**What you need to do**
Of the lines in the data below, write out exactly those from the one holding "UČESNICA RIJALITIJA JE" through the one holding "Chandelier, Empty room, Interior, Wood", both included.

**Available data**
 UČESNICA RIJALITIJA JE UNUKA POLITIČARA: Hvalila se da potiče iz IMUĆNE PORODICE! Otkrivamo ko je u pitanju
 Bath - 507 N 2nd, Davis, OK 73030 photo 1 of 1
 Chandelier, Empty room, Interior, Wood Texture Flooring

* * *

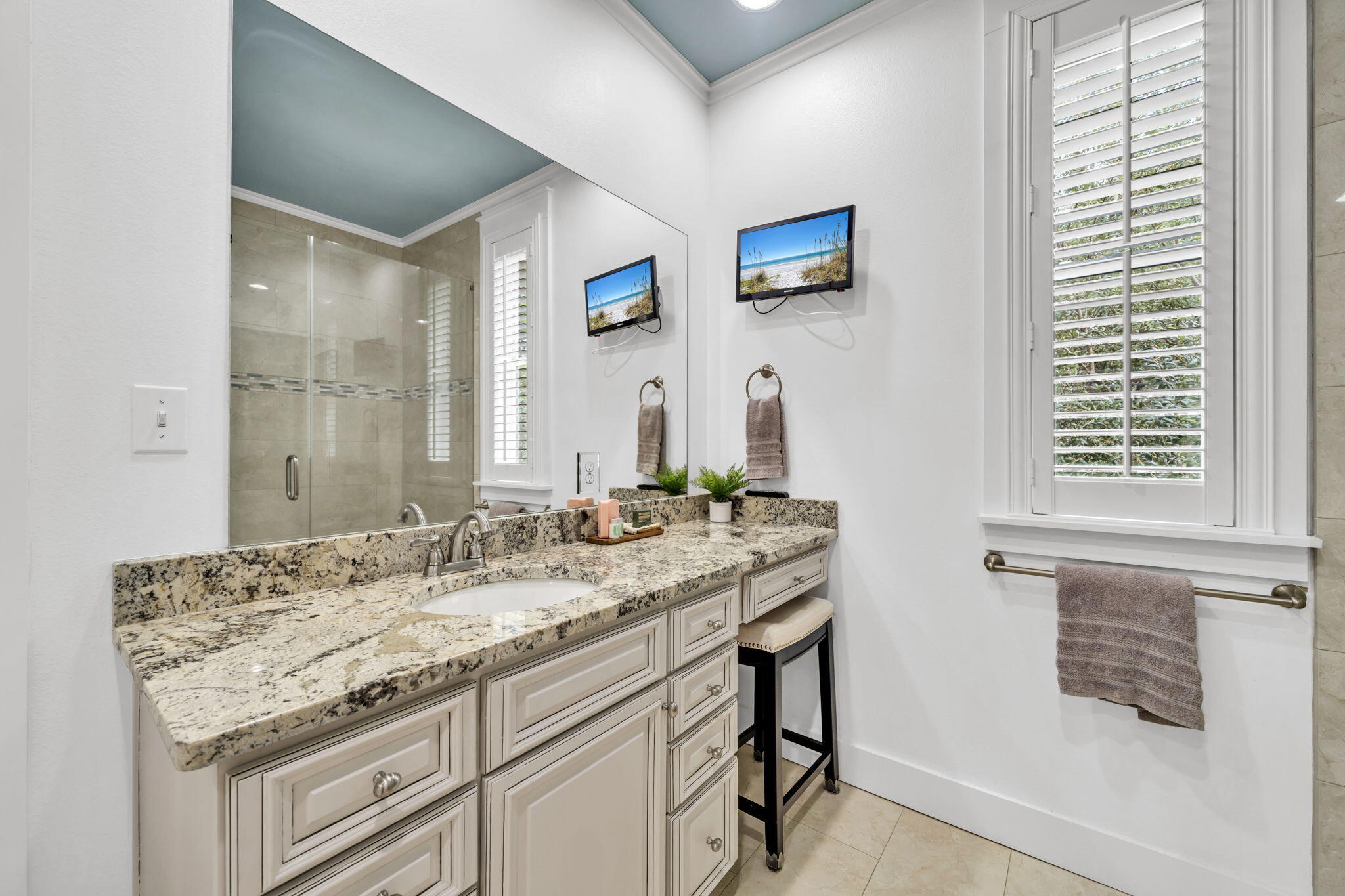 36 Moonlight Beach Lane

**Solution for this task**
 UČESNICA RIJALITIJA JE UNUKA POLITIČARA: Hvalila se da potiče iz IMUĆNE PORODICE! Otkrivamo ko je u pitanju
 Bath - 507 N 2nd, Davis, OK 73030 photo 1 of 1
 Chandelier, Empty room, Interior, Wood Texture Flooring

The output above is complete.